C’était la première fois que j’étais seul dans la ville. Je remontai le col de mon blouson et je m’aventurais dans des rues mal éclairées. J’avais envie de voir des gens normaux, de m’assoir dans un bar, de siroter une bonne bière. Que faire ? Sur un grand boulevard je tombai nez à nez avec une cabine téléphonique. J’y entrai. Comme j’avais mémorisé le numéro de téléphone de l’appartement – nous ne devions jamais avoir sur nous un quelconque papier qui puisse amener la police jusqu’à notre point de chute où venaient se réfugier des camarades en bute avec elle – je glissai des pièces dans la fente et je composai le numéro. Tout en entendant les impulsions du téléphone, une douce chaleur m’envahissait le bas du ventre, j’avais envie que Lucia décroche et que je puisse la sentir près de moi.

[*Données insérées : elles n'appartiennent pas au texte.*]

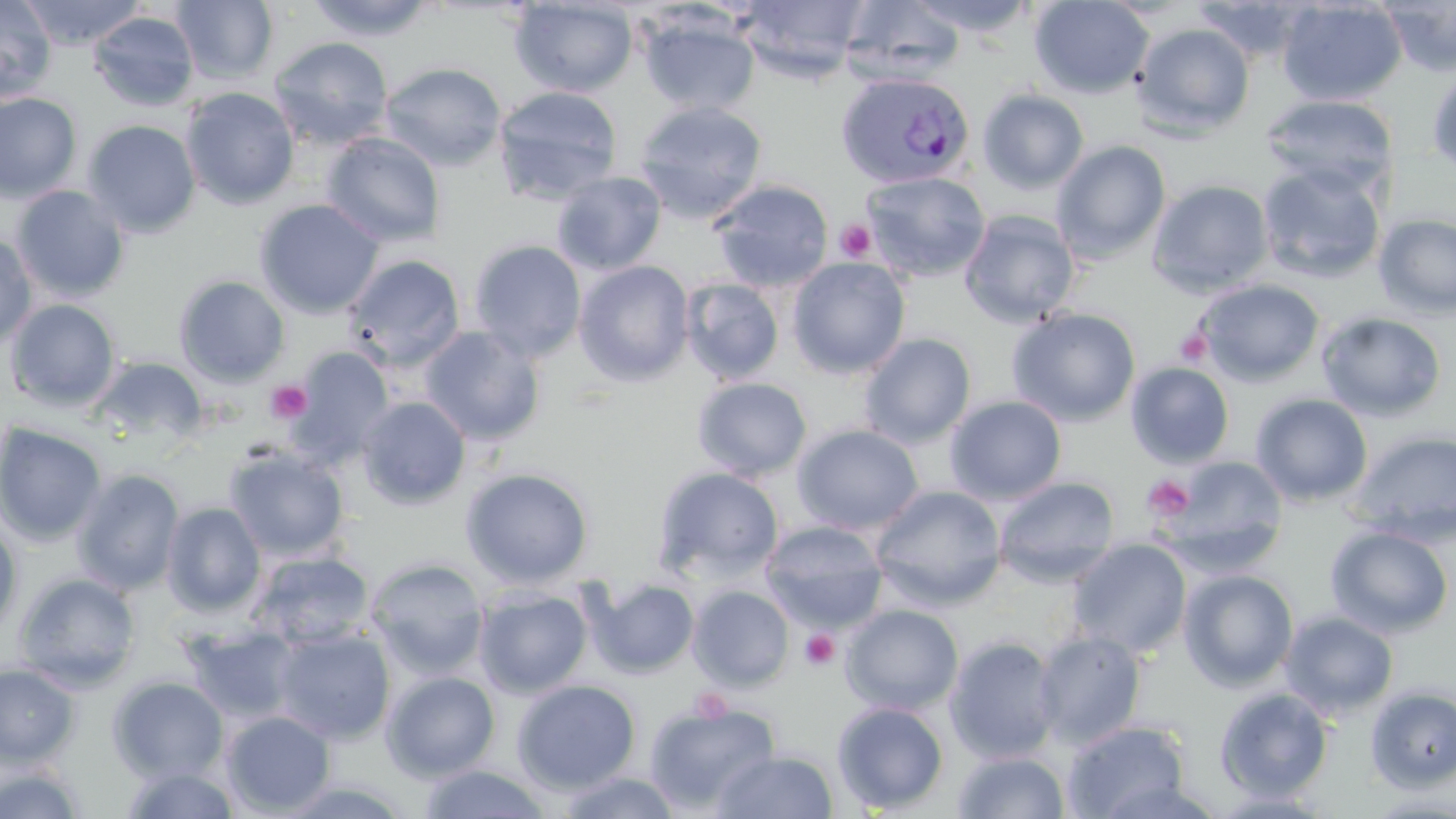

slide-level diagnosis = Plasmodium vivax
modality = light microscopy
magnification = 1000x
uninfected red blood cell locations = approximate bounding boxes as (x1, y1, x2, y2) in pixels: (0, 0, 57, 102), (18, 0, 147, 49), (172, 0, 278, 86), (305, 0, 438, 42), (735, 0, 868, 82), (840, 0, 965, 85), (908, 0, 1037, 36), (1030, 0, 1153, 99), (1190, 0, 1314, 62), (1277, 0, 1407, 106), (1378, 0, 1456, 77), (509, 1, 638, 97), (87, 10, 199, 111), (1029, 10, 1259, 112), (638, 11, 759, 116), (1131, 22, 1256, 138), (268, 36, 393, 150), (379, 61, 507, 171), (1427, 65, 1456, 180), (492, 85, 623, 205), (181, 86, 300, 210), (978, 89, 1089, 193), (0, 92, 82, 202), (1260, 93, 1398, 193), (634, 100, 767, 221), (82, 119, 201, 237), (321, 132, 446, 247), (1051, 140, 1171, 263), (1257, 162, 1387, 285), (552, 170, 666, 275), (861, 170, 991, 282), (709, 179, 834, 292), (1147, 179, 1274, 297), (11, 185, 131, 302), (254, 198, 384, 319), (958, 210, 1080, 328), (1373, 212, 1456, 320), (0, 232, 38, 350), (469, 239, 587, 362), (343, 254, 466, 371), (787, 256, 911, 378), (574, 260, 694, 385), (174, 275, 291, 386), (680, 278, 785, 383), (1194, 279, 1324, 386), (4, 298, 121, 411), (1007, 307, 1141, 426), (1316, 311, 1447, 422), (420, 326, 546, 447), (859, 333, 976, 447), (283, 346, 395, 470), (90, 356, 208, 450), (1126, 362, 1235, 469), (692, 377, 812, 481), (1250, 393, 1373, 507), (357, 396, 471, 509), (945, 396, 1067, 504), (1, 422, 107, 547), (792, 424, 924, 535), (1348, 429, 1456, 545), (223, 445, 350, 562), (1162, 456, 1287, 569), (461, 467, 594, 589), (652, 467, 784, 585), (71, 468, 186, 595), (994, 475, 1120, 585), (871, 484, 1006, 611), (161, 502, 266, 616), (0, 518, 23, 639), (760, 521, 888, 633), (1325, 524, 1454, 638), (1067, 539, 1192, 658), (249, 551, 375, 649), (365, 556, 489, 678), (1179, 569, 1299, 691), (13, 572, 141, 691), (583, 576, 700, 679), (688, 585, 794, 691), (474, 586, 593, 698), (841, 604, 964, 715), (1279, 611, 1399, 719), (180, 623, 302, 725), (271, 627, 395, 744), (1033, 630, 1146, 748), (945, 635, 1062, 763), (0, 662, 81, 767), (382, 670, 500, 781), (108, 676, 229, 783), (512, 679, 641, 794), (1365, 686, 1456, 793), (1214, 687, 1333, 803), (644, 701, 779, 815), (832, 701, 949, 814), (221, 710, 336, 815), (1064, 720, 1192, 819), (714, 750, 839, 818), (951, 750, 1070, 819), (0, 761, 86, 819), (417, 763, 554, 819), (119, 765, 242, 818), (556, 770, 682, 818), (1363, 793, 1456, 817)
stain = May-Grünwald-Giemsa
field of view = one of a larger specimen
preparation = thin blood smear
platelet locations = approximate bounding boxes as (x1, y1, x2, y2) in pixels: (835, 220, 876, 262), (1175, 329, 1213, 367), (265, 380, 312, 424), (1142, 475, 1195, 521), (800, 629, 839, 671), (692, 688, 731, 722)
image size = 1456×819 pixels
Plasmodium vivax-infected red blood cell locations = approximate bounding boxes as (x1, y1, x2, y2) in pixels: (836, 73, 974, 189)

Je raccrochai au bout de 5 impulsions. C’était le code. Je recomposai le numéro. Lucia décrocha aussitôt. Elle reconnut ma voix lorsque je lui demandais si le chat avait mangé. Encore la procédure. Je sentis de suite qu’elle lisait dans mes pensées. Sans même attendre que je formule une quelconque demande elle me demandait où j’étais et déclarait qu’elle venait me rejoindre. En l’attendant je grillais une cigarette en faisant les cents pas. La circulation à cette heure-ci était très réduite mais je restais aux aguets car une patrouille de police pouvait toujours marauder dans le quartier. Mon attente ne fut pas très longue. Le museau tout cabossé de la Fiat 500 se pointait. Lucia se faufilait dans le bateau où je m’étais posté. Elle se penchait et m’ouvrait la porte. L’espace vital de l’habitacle d’une Fiat 500 présente, comme une cabine Soyouz, l’avantage de la proximité. Le moteur tournait. Le doux parfum de Lucia me percutait. Sa bouche était fraîche. Nos mains allaient à l’essentiel.